Post of 22 July 2022

In the mid-14th century BC, an ancient Egyptian Pharaoh Akhenaten (1351-1334) changed his name from Amenhotep IV to Akhenaten and ordered to build a new capital named Amarna far away from the old capital Thebes due to an epidemic in Egypt.

Akhenaten did not only change his capital to Amarna but brought a revolutionary religious change in the 3,000 years old religion of Ancient Egypt.

American Egyptologist Arielle Kozloff suggested that Akhenaten ordered hundreds more statues of the lion-headed goddess Sekhmet, the wife of the ancient god Shiv for healing the epidemic. In Ancient Egypt the wife of Shiv, goddess Sekhmet was considered as a “goddess of healing”.  

Pharaoh Akhenaten ordered that in the new capital only one god, the sun god Aten should be worshipped and all others god and goddess be discarded. Egyptologists explain that Akhenaten was fed up with the powerful priests in the old capitals of Thebes, who worshipped many gods and goddesses.

Archaeologist Jorrit Kelder of University of Leiden, Netherlands proposed that the epidemic/plague might have pushed Akhenaten to take more drastic action against priests and their gods’ for failure to protect Egypt.
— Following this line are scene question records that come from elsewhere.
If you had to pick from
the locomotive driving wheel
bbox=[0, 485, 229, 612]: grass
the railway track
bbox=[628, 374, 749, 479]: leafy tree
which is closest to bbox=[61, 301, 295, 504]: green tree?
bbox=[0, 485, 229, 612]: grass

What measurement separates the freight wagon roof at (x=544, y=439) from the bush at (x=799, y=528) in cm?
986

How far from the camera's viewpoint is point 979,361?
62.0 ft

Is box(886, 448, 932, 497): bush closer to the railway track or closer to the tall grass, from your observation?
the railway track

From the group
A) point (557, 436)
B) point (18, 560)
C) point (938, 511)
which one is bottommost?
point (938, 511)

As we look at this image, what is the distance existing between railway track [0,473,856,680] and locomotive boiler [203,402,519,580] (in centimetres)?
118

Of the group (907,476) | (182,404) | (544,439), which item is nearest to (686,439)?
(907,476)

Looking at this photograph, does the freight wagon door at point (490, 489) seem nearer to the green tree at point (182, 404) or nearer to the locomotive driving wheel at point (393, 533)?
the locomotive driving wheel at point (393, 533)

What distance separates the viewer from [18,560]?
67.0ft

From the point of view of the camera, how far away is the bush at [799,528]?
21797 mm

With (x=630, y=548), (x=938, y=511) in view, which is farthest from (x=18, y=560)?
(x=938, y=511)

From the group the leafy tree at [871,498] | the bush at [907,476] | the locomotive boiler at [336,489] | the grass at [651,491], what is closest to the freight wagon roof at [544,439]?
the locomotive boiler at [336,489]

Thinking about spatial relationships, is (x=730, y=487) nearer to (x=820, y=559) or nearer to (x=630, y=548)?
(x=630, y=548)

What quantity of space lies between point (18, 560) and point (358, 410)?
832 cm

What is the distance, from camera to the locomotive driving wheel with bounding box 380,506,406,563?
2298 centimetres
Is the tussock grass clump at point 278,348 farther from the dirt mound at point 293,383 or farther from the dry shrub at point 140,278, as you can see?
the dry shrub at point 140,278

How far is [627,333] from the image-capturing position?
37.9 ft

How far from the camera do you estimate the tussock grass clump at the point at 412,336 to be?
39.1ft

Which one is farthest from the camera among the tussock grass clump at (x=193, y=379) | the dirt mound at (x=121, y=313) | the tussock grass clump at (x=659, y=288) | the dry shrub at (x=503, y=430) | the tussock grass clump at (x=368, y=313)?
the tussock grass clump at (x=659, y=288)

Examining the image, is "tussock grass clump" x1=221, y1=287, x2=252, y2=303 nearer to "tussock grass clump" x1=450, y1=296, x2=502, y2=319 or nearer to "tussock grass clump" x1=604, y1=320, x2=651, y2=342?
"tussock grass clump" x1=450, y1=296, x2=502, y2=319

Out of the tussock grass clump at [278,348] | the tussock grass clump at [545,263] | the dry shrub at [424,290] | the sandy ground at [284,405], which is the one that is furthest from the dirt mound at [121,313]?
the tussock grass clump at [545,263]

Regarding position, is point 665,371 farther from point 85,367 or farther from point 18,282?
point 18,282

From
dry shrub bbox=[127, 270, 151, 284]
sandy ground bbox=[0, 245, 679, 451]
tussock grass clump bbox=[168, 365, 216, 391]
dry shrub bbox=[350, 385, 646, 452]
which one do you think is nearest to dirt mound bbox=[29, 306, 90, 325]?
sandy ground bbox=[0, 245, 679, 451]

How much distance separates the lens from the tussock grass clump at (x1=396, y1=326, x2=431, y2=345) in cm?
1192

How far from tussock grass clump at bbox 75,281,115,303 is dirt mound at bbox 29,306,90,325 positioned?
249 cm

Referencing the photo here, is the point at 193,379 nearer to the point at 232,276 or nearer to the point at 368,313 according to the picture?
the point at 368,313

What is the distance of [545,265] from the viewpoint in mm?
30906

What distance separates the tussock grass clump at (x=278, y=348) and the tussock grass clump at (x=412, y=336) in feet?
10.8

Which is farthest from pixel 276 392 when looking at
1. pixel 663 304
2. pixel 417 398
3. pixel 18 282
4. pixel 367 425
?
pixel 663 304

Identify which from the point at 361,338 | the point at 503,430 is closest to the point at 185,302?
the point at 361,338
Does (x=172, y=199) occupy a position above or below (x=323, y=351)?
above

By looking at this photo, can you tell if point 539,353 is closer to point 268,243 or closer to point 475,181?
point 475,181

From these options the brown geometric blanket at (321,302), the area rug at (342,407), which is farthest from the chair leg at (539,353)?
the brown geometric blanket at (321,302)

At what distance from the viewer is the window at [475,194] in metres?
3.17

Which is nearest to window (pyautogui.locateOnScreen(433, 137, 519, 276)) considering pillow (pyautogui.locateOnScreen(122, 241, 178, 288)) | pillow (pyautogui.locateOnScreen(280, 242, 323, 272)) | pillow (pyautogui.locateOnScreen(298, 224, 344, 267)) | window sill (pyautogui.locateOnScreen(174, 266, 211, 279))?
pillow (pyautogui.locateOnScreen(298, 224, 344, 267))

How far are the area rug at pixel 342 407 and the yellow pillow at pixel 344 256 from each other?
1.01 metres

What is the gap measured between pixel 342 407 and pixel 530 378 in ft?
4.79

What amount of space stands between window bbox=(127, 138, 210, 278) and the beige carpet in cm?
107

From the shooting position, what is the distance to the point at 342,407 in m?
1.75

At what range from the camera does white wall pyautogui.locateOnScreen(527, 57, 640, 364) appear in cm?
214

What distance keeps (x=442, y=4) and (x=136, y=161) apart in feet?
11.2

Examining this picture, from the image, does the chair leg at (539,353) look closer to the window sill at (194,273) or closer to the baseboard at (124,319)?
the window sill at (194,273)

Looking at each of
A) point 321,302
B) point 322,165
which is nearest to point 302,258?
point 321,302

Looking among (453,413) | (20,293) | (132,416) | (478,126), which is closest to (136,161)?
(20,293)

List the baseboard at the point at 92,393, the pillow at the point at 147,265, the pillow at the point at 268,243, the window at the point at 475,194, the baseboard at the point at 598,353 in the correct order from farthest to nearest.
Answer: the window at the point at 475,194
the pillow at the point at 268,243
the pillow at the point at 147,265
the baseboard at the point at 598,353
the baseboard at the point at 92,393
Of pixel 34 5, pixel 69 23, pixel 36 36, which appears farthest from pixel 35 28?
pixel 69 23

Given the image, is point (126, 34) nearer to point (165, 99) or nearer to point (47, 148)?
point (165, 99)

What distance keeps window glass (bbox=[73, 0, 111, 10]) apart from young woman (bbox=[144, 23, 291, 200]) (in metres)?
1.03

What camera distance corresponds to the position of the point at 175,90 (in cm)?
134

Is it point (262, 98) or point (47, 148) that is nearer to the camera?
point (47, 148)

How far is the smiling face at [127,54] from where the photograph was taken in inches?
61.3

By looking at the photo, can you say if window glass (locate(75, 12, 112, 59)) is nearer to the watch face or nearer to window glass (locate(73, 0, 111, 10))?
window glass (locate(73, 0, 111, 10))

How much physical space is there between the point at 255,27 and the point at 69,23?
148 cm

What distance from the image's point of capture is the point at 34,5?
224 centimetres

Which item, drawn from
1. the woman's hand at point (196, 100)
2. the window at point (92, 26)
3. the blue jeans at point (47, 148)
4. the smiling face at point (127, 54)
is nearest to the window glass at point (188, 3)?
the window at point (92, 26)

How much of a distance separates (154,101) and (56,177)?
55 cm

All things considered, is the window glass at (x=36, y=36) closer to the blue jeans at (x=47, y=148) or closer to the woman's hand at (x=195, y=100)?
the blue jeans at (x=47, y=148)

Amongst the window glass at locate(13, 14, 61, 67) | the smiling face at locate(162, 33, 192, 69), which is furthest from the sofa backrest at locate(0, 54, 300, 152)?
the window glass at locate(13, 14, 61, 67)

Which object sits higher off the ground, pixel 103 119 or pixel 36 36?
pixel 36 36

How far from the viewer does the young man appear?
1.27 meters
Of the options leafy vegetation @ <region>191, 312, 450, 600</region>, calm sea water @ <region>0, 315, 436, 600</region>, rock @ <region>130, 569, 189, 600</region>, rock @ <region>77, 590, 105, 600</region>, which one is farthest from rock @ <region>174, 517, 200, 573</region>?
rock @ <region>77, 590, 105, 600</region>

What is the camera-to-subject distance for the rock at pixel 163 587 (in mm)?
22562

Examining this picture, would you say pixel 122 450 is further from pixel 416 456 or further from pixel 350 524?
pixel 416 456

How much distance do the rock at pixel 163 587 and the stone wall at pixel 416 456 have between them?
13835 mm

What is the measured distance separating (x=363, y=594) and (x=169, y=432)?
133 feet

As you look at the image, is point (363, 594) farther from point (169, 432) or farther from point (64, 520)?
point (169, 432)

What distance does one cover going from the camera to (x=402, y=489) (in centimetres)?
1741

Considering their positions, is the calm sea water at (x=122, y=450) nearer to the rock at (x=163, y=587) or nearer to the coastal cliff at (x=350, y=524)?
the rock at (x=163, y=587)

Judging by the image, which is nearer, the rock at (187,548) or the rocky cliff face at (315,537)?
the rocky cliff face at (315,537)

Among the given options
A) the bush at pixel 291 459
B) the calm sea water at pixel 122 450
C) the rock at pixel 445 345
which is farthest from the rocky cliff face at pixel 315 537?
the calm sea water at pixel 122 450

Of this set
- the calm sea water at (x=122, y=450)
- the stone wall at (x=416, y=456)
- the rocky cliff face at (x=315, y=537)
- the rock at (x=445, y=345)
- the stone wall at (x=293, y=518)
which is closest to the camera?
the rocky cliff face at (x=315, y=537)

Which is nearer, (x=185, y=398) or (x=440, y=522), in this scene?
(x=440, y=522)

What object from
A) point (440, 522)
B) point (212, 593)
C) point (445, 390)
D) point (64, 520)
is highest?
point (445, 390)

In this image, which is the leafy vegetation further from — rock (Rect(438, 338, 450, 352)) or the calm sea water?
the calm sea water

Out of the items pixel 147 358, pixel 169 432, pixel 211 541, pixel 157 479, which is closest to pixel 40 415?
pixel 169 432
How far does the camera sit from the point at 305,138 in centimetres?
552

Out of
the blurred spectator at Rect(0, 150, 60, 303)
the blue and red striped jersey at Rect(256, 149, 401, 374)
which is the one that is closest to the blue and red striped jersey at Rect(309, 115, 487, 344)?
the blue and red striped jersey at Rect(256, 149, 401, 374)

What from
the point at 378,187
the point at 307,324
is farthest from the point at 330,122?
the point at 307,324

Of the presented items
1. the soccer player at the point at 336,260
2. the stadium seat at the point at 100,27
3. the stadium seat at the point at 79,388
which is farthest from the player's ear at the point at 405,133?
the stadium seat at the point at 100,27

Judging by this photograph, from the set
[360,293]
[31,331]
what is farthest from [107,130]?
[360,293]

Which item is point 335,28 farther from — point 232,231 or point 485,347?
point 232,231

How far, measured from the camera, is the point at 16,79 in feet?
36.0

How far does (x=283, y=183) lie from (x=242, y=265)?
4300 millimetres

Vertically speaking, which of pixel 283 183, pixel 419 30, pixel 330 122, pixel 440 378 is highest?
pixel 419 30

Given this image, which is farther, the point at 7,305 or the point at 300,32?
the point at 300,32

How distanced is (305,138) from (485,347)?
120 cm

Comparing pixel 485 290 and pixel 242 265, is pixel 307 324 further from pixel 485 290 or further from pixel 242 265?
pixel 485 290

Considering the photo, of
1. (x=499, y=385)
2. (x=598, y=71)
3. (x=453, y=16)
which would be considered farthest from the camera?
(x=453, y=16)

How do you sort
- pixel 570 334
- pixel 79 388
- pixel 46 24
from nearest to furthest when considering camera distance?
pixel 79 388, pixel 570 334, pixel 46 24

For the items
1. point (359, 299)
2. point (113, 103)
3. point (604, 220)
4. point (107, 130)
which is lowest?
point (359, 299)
Whilst, Akhenaten’s new city Amarna, quickly became a critical hub in an international network of trade and diplomacy. This started a “cosmopolitan age” for Egypt.

Kelder said that same epidemic/plague might have caused Akhenaten death as well as those of his wife Nefertiti (born 1370 BC in Thebes) and three daughters in the new capital. Some scholars believe that Nefertiti ruled briefly after her husband’s death and before the ascension of Pharaoh Tutankhamun known as King Tut.

Australian Archaeologist Hitchcock expects Covid-19 pandemic will also bring change. He says, “history suggests that the post-covid normal is unlikely to look much like the old normal.”